> [To do]:
Exact copies of all records below are needed.

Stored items
____________________

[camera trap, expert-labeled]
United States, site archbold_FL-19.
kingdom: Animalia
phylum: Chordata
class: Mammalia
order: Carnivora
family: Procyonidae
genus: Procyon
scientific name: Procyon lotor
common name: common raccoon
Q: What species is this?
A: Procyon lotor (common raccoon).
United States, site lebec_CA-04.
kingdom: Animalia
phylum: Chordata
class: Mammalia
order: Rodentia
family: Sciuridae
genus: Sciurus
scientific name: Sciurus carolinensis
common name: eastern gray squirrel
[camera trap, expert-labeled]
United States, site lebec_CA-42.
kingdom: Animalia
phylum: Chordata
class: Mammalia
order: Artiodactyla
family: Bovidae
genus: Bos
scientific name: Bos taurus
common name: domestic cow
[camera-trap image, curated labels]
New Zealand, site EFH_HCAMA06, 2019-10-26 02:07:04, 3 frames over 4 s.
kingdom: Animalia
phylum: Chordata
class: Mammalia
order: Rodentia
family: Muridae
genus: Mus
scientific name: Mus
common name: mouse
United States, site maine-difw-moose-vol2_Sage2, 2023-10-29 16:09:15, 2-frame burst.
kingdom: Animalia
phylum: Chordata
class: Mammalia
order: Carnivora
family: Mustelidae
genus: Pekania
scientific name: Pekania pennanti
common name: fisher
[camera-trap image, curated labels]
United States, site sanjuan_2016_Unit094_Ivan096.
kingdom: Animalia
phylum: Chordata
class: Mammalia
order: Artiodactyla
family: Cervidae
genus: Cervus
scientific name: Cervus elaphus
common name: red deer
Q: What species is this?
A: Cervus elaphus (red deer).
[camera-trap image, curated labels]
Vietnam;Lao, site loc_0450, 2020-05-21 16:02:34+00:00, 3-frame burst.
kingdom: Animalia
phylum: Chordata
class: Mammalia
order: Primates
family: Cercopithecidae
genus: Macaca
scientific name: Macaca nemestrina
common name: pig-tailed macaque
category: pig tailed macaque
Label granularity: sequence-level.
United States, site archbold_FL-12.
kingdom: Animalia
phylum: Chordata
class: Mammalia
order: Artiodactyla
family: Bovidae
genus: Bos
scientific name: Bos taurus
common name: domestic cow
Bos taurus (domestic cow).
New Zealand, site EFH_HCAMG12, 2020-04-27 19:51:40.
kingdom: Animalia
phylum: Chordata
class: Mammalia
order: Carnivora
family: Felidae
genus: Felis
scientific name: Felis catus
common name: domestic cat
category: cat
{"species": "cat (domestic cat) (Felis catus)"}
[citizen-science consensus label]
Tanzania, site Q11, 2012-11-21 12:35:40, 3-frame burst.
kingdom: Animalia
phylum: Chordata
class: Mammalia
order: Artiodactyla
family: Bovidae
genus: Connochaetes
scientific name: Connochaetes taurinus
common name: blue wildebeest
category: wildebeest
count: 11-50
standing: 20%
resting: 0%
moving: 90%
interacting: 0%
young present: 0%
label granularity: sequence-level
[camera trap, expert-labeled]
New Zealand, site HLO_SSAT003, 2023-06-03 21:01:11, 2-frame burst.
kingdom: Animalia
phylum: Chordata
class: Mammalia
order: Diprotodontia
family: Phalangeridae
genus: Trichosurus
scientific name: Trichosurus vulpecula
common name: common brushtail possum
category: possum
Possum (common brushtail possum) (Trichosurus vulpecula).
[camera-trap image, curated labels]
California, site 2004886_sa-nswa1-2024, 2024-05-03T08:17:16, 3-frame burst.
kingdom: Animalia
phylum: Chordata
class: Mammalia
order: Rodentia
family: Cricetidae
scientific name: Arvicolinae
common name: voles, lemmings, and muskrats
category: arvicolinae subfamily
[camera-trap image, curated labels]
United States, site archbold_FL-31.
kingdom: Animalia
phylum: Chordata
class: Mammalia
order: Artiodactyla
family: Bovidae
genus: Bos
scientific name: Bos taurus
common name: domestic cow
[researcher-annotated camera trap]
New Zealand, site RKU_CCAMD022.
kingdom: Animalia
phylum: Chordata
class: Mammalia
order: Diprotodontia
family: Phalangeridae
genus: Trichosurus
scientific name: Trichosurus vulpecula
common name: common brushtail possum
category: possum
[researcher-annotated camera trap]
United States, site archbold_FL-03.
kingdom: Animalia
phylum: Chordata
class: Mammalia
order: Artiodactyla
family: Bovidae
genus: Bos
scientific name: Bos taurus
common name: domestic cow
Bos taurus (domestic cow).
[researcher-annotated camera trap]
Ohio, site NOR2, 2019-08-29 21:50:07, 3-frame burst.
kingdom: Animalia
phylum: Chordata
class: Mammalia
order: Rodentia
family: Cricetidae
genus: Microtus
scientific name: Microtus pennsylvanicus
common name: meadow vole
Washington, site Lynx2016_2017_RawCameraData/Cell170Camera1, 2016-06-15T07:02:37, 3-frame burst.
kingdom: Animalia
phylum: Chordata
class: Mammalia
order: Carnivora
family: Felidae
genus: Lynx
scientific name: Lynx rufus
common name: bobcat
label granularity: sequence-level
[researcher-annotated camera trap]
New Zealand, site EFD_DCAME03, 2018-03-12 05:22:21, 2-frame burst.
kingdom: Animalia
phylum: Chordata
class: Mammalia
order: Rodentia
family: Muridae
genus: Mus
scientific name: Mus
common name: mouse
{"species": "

____________________

> [Output]:
[camera trap, expert-labeled]
United States, site archbold_FL-19.
kingdom: Animalia
phylum: Chordata
class: Mammalia
order: Carnivora
family: Procyonidae
genus: Procyon
scientific name: Procyon lotor
common name: common raccoon
Q: What species is this?
A: Procyon lotor (common raccoon).
United States, site lebec_CA-04.
kingdom: Animalia
phylum: Chordata
class: Mammalia
order: Rodentia
family: Sciuridae
genus: Sciurus
scientific name: Sciurus carolinensis
common name: eastern gray squirrel
[camera trap, expert-labeled]
United States, site lebec_CA-42.
kingdom: Animalia
phylum: Chordata
class: Mammalia
order: Artiodactyla
family: Bovidae
genus: Bos
scientific name: Bos taurus
common name: domestic cow
[camera-trap image, curated labels]
New Zealand, site EFH_HCAMA06, 2019-10-26 02:07:04, 3 frames over 4 s.
kingdom: Animalia
phylum: Chordata
class: Mammalia
order: Rodentia
family: Muridae
genus: Mus
scientific name: Mus
common name: mouse
United States, site maine-difw-moose-vol2_Sage2, 2023-10-29 16:09:15, 2-frame burst.
kingdom: Animalia
phylum: Chordata
class: Mammalia
order: Carnivora
family: Mustelidae
genus: Pekania
scientific name: Pekania pennanti
common name: fisher
[camera-trap image, curated labels]
United States, site sanjuan_2016_Unit094_Ivan096.
kingdom: Animalia
phylum: Chordata
class: Mammalia
order: Artiodactyla
family: Cervidae
genus: Cervus
scientific name: Cervus elaphus
common name: red deer
Q: What species is this?
A: Cervus elaphus (red deer).
[camera-trap image, curated labels]
Vietnam;Lao, site loc_0450, 2020-05-21 16:02:34+00:00, 3-frame burst.
kingdom: Animalia
phylum: Chordata
class: Mammalia
order: Primates
family: Cercopithecidae
genus: Macaca
scientific name: Macaca nemestrina
common name: pig-tailed macaque
category: pig tailed macaque
Label granularity: sequence-level.
United States, site archbold_FL-12.
kingdom: Animalia
phylum: Chordata
class: Mammalia
order: Artiodactyla
family: Bovidae
genus: Bos
scientific name: Bos taurus
common name: domestic cow
Bos taurus (domestic cow).
New Zealand, site EFH_HCAMG12, 2020-04-27 19:51:40.
kingdom: Animalia
phylum: Chordata
class: Mammalia
order: Carnivora
family: Felidae
genus: Felis
scientific name: Felis catus
common name: domestic cat
category: cat
{"species": "cat (domestic cat) (Felis catus)"}
[citizen-science consensus label]
Tanzania, site Q11, 2012-11-21 12:35:40, 3-frame burst.
kingdom: Animalia
phylum: Chordata
class: Mammalia
order: Artiodactyla
family: Bovidae
genus: Connochaetes
scientific name: Connochaetes taurinus
common name: blue wildebeest
category: wildebeest
count: 11-50
standing: 20%
resting: 0%
moving: 90%
interacting: 0%
young present: 0%
label granularity: sequence-level
[camera trap, expert-labeled]
New Zealand, site HLO_SSAT003, 2023-06-03 21:01:11, 2-frame burst.
kingdom: Animalia
phylum: Chordata
class: Mammalia
order: Diprotodontia
family: Phalangeridae
genus: Trichosurus
scientific name: Trichosurus vulpecula
common name: common brushtail possum
category: possum
Possum (common brushtail possum) (Trichosurus vulpecula).
[camera-trap image, curated labels]
California, site 2004886_sa-nswa1-2024, 2024-05-03T08:17:16, 3-frame burst.
kingdom: Animalia
phylum: Chordata
class: Mammalia
order: Rodentia
family: Cricetidae
scientific name: Arvicolinae
common name: voles, lemmings, and muskrats
category: arvicolinae subfamily
[camera-trap image, curated labels]
United States, site archbold_FL-31.
kingdom: Animalia
phylum: Chordata
class: Mammalia
order: Artiodactyla
family: Bovidae
genus: Bos
scientific name: Bos taurus
common name: domestic cow
[researcher-annotated camera trap]
New Zealand, site RKU_CCAMD022.
kingdom: Animalia
phylum: Chordata
class: Mammalia
order: Diprotodontia
family: Phalangeridae
genus: Trichosurus
scientific name: Trichosurus vulpecula
common name: common brushtail possum
category: possum
[researcher-annotated camera trap]
United States, site archbold_FL-03.
kingdom: Animalia
phylum: Chordata
class: Mammalia
order: Artiodactyla
family: Bovidae
genus: Bos
scientific name: Bos taurus
common name: domestic cow
Bos taurus (domestic cow).
[researcher-annotated camera trap]
Ohio, site NOR2, 2019-08-29 21:50:07, 3-frame burst.
kingdom: Animalia
phylum: Chordata
class: Mammalia
order: Rodentia
family: Cricetidae
genus: Microtus
scientific name: Microtus pennsylvanicus
common name: meadow vole
Washington, site Lynx2016_2017_RawCameraData/Cell170Camera1, 2016-06-15T07:02:37, 3-frame burst.
kingdom: Animalia
phylum: Chordata
class: Mammalia
order: Carnivora
family: Felidae
genus: Lynx
scientific name: Lynx rufus
common name: bobcat
label granularity: sequence-level
[researcher-annotated camera trap]
New Zealand, site EFD_DCAME03, 2018-03-12 05:22:21, 2-frame burst.
kingdom: Animalia
phylum: Chordata
class: Mammalia
order: Rodentia
family: Muridae
genus: Mus
scientific name: Mus
common name: mouse
{"species": "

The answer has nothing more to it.